EXERCISE –
Find the line that contains "As the photograph"; then retype it and each line after it, exactly, through the final line of the data below.

STORED ROWS –
__________

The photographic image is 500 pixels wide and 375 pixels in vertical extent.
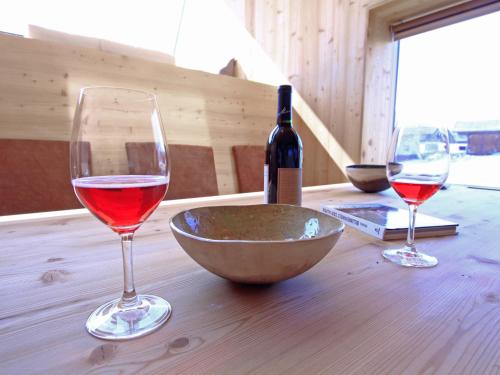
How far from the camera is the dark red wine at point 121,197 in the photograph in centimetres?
31

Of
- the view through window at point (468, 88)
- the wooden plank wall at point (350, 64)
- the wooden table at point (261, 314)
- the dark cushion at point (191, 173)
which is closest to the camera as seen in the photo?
the wooden table at point (261, 314)

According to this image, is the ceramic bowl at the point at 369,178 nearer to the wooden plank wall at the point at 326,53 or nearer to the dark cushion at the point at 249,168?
the dark cushion at the point at 249,168

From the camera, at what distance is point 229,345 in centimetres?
27

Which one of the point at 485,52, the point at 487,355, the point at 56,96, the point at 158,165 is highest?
the point at 485,52

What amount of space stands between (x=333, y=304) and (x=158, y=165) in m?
0.26

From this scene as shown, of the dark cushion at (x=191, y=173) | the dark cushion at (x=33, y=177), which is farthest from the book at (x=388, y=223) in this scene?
the dark cushion at (x=33, y=177)

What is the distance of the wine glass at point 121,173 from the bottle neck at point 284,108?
0.41 meters

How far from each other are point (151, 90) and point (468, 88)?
2.17 meters

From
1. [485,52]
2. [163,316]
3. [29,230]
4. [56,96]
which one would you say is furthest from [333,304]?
[485,52]

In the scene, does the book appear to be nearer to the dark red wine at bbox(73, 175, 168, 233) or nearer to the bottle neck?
the bottle neck

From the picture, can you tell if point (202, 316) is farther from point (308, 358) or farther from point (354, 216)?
point (354, 216)

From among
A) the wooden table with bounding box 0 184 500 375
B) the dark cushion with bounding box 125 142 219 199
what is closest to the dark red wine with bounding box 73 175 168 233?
the wooden table with bounding box 0 184 500 375

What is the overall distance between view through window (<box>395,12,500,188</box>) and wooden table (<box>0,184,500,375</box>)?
5.84 feet

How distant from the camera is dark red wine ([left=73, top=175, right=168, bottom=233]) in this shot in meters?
0.31
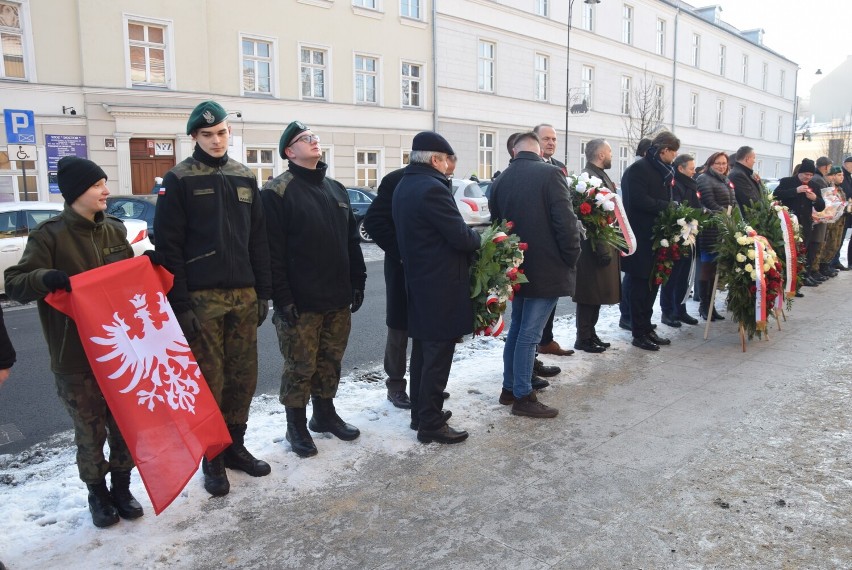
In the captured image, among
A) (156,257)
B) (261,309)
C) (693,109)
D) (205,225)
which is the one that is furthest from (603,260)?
(693,109)

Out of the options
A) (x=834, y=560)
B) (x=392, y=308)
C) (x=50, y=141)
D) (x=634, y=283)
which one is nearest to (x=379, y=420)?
(x=392, y=308)

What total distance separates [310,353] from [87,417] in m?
1.36

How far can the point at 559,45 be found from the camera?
3272cm

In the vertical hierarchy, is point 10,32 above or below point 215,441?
above

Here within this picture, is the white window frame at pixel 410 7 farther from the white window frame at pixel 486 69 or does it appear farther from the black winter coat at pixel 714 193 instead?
the black winter coat at pixel 714 193

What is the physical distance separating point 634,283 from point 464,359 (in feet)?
6.61

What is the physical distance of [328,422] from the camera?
476 cm

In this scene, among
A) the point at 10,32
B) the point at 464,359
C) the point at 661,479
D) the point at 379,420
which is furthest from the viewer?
the point at 10,32

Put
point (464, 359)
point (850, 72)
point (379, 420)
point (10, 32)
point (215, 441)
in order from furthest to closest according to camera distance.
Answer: point (850, 72) → point (10, 32) → point (464, 359) → point (379, 420) → point (215, 441)

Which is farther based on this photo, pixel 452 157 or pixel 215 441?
pixel 452 157

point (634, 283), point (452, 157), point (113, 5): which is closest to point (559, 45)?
point (113, 5)

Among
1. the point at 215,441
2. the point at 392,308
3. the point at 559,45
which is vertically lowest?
the point at 215,441

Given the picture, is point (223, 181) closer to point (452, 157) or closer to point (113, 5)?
point (452, 157)

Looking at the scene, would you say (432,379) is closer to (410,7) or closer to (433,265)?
(433,265)
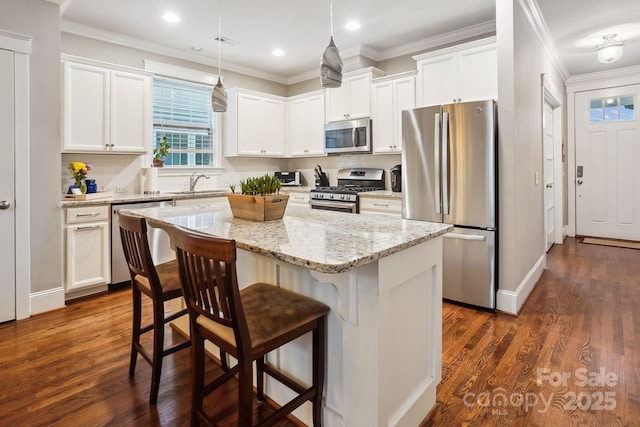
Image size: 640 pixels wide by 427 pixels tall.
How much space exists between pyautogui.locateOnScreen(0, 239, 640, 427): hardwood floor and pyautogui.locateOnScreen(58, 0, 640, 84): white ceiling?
8.97 ft

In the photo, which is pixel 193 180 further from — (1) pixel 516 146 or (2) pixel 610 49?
(2) pixel 610 49

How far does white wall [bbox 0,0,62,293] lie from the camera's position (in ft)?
9.71

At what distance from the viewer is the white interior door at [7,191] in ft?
9.17

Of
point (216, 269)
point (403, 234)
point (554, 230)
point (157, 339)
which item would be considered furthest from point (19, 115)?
point (554, 230)

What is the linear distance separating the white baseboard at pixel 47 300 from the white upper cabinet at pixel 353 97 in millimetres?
3633

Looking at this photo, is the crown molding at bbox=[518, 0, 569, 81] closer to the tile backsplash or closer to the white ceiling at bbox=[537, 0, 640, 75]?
the white ceiling at bbox=[537, 0, 640, 75]

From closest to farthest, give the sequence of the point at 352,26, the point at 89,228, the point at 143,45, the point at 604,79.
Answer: the point at 89,228
the point at 352,26
the point at 143,45
the point at 604,79

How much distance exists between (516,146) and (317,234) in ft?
7.26

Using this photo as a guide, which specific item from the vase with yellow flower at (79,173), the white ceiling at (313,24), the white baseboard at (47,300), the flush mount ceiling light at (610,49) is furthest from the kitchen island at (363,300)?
the flush mount ceiling light at (610,49)

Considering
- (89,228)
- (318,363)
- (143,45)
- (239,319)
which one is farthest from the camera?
(143,45)

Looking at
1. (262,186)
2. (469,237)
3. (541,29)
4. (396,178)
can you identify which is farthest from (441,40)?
(262,186)

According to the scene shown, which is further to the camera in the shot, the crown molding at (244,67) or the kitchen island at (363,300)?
the crown molding at (244,67)

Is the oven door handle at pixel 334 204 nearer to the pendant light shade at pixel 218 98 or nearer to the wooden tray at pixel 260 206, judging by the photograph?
the pendant light shade at pixel 218 98

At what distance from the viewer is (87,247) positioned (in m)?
3.38
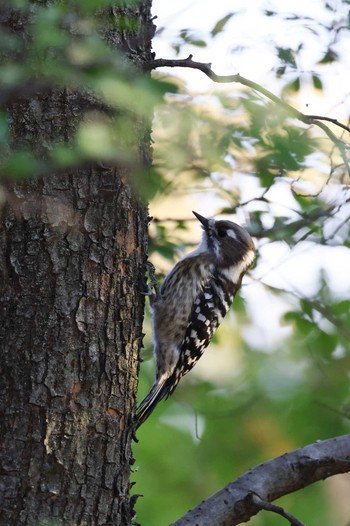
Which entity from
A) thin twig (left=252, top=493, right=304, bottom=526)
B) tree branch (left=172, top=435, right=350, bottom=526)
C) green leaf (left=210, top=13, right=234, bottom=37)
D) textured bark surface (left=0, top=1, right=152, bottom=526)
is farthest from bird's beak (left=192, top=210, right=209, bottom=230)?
thin twig (left=252, top=493, right=304, bottom=526)

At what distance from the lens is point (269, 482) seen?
3.79 m

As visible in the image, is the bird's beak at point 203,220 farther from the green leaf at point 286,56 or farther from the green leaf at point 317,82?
the green leaf at point 286,56

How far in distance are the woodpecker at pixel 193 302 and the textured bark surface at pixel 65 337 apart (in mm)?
1867

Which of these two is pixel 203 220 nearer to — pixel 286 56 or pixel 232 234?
pixel 232 234

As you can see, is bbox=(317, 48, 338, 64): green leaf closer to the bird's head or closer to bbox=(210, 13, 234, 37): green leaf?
bbox=(210, 13, 234, 37): green leaf

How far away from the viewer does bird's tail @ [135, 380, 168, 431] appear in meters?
5.14

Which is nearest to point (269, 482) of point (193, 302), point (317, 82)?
point (193, 302)

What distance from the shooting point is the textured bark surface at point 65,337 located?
3.36 m

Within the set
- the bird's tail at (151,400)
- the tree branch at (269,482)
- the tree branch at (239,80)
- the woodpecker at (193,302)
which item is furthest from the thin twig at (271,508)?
the woodpecker at (193,302)

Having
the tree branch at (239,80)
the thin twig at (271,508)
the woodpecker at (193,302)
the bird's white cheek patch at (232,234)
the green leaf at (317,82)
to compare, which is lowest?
the thin twig at (271,508)

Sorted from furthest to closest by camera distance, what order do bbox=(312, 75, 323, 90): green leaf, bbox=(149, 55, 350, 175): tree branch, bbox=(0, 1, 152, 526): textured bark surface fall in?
bbox=(312, 75, 323, 90): green leaf → bbox=(149, 55, 350, 175): tree branch → bbox=(0, 1, 152, 526): textured bark surface

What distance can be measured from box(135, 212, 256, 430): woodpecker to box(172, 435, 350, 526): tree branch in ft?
5.79

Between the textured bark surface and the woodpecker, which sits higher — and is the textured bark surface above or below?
below

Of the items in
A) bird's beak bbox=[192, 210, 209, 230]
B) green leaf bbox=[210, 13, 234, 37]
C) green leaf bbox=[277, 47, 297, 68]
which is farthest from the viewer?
bird's beak bbox=[192, 210, 209, 230]
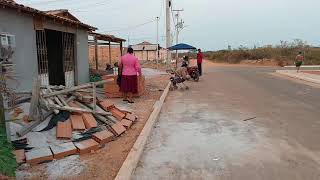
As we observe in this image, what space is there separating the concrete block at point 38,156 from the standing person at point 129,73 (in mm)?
6365

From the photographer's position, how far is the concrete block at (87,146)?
6.60 m

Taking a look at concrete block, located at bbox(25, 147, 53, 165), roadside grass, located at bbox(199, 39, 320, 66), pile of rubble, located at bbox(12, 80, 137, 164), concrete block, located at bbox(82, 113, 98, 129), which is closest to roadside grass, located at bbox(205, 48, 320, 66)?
roadside grass, located at bbox(199, 39, 320, 66)

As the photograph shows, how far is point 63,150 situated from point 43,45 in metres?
7.70

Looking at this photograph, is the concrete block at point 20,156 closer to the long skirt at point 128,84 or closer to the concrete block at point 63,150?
the concrete block at point 63,150

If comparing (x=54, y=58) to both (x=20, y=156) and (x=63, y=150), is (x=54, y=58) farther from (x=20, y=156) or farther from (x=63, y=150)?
(x=20, y=156)

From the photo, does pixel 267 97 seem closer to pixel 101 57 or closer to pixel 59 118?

__________

CORRECT ANSWER –
As the photograph shows, how far is point 63,150 situated from point 43,45 in metres?
7.70

Looking at this photograph, is the concrete block at point 20,156 closer to the long skirt at point 128,84 or closer to the concrete block at point 63,150?
the concrete block at point 63,150

If comparing (x=54, y=58) to both (x=20, y=156) and (x=63, y=150), is (x=54, y=58) farther from (x=20, y=156) or farther from (x=63, y=150)?
(x=20, y=156)

From the photo, does pixel 267 97 seem closer to pixel 101 57 or closer to pixel 59 118?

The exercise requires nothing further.